| 발췌 글 |
□ □ □ □ □ □ □
반정형 데이터 - XML · 공부를 합시다

빅데이터 청년인재 Day 8

XML

XML이란

Markup(열고 닫는) language
데이터를 저장하고 전송 할 수 있다.
human and machine readble

왜 XML을 사용하는가

어디서나 공용으로 사용할 수 있는 structing data
소프트웨어와 하드웨어로부터 독립적
잘 짜여진 구조

특징

태그가 미리 정의되어 있지 않음
- 따라서 사용자들끼리 명시해야한다
텍스트 기반
- 더 읽기 쉽고 문서 작성도 쉽고 디버깅도 쉽다
확장 가능성
- 객첸체나 계층, 관계 같은 풍부한 구조를 지원한다
- 대부분의 XML 어플리케이션은 새로운 데이터가 추가되거나 삭제되도 예상대로 작동한다.
validity

Well-formed Documents

올바른 syntax로 쓰여진 XML 문서를 Well Formed 라 한다.
루트 노드를 반드시 가지고 있다.
여는 태그와 닫는 태그를 반드시 가지고 있다.
대소문자를 구분한다.
요소들은 반드시 올바르게 중첩되어 있어야한다.
어트리뷰트들은 반드시 ““에 쌓여 있어야 한다.

Valid Documents

Well Formed XML 문서는 valid XML 문서와 같지 않다.
- DTD - The original Document Type Definition
- XML Schema - An XML-based alternative to DTD

XML with Python

공식 문서 : 여기
라이브러리
- xml : import xml.etree.ElementTree as et
- lxml : from lxml import etree

1) XML

(1) 만들기

# bookstore부터 시작하는 DOM
bookStore = et.Element("bookstore")

book1 = et.Element("book", category="cooking")
bookStore.insert(0, book1)

title1 = et.Element("title")
title1.attrib["lang"] = "en"
title1.text = "Everyday Italian"
book1.append(title1)

# 노드에서 sub element 생성
et.SubElement(book1, "author").text = "Giada De Laurentiis"
et.SubElement(book1, "year").text = "2005"
et.SubElement(book1, "price").text = "30.00"

book2 = et.Element("book", {"category":"children"})
bookStore.append(book2)

title2 = et.Element("title")
title2.attrib["lang"] = title1.get("lang")
□ □ □ □ □ □ □
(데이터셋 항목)
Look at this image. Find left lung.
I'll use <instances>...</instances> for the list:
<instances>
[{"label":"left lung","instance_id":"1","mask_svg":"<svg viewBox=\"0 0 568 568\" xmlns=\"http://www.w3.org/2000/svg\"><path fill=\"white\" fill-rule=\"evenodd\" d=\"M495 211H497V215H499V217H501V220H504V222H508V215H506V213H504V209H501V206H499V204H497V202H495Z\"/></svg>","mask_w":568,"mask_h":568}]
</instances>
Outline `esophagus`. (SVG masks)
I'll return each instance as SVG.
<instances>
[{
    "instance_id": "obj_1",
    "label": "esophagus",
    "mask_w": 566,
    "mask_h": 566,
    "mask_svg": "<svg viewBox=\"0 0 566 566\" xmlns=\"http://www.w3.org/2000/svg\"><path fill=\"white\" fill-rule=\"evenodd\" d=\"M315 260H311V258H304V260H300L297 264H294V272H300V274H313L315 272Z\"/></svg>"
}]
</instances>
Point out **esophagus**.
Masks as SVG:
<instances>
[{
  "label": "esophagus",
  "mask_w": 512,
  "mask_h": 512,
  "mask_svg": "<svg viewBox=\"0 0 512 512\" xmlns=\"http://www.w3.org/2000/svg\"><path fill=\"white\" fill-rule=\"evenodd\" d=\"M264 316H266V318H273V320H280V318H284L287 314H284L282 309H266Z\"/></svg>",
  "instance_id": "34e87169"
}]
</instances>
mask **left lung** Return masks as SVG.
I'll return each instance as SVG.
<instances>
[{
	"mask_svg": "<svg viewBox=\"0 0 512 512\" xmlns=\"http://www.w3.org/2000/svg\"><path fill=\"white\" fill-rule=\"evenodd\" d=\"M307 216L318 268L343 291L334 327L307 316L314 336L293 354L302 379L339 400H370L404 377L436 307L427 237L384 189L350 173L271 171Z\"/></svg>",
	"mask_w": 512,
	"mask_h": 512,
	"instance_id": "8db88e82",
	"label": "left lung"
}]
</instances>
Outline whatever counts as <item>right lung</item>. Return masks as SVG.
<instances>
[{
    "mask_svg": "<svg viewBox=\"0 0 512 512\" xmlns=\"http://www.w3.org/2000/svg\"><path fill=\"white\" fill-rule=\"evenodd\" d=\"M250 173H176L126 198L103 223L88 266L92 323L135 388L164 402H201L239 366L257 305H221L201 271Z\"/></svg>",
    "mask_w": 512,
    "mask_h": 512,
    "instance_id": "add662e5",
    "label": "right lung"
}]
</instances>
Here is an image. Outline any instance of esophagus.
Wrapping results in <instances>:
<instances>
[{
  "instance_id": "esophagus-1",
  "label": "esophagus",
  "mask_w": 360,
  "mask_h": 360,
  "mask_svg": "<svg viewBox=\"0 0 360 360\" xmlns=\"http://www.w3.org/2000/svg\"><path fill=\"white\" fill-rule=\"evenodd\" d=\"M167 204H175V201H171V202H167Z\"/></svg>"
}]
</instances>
□ □ □ □ □ □ □
| 할 일 |
#1 위 XML 글과 다음 진술이 일치하는지 각각 예 또는 아니요로 답하고, 판단 근거가 되는 글의 문구를 그대로 인용하세요: (a) XML에서는 태그가 미리 정의되어 있다. (b) Well Formed XML 문서는 대소문자를 구분한다. (c) Well Formed XML 문서는 valid XML 문서와 같다.
#2 위 XML 글에서 "태그가 미리 정의되어"부터 "삭제되도 예상대로 작동한다."까지, 두 구절을 포함한 부분을 그대로 인용하세요.

| 최종 답 |
#1
(a) 아니요. "태그가 미리 정의되어 있지 않음"
(b) 예. "대소문자를 구분한다."
(c) 아니요. "Well Formed XML 문서는 valid XML 문서와 같지 않다."

#2
태그가 미리 정의되어 있지 않음
- 따라서 사용자들끼리 명시해야한다
텍스트 기반
- 더 읽기 쉽고 문서 작성도 쉽고 디버깅도 쉽다
확장 가능성
- 객첸체나 계층, 관계 같은 풍부한 구조를 지원한다
- 대부분의 XML 어플리케이션은 새로운 데이터가 추가되거나 삭제되도 예상대로 작동한다.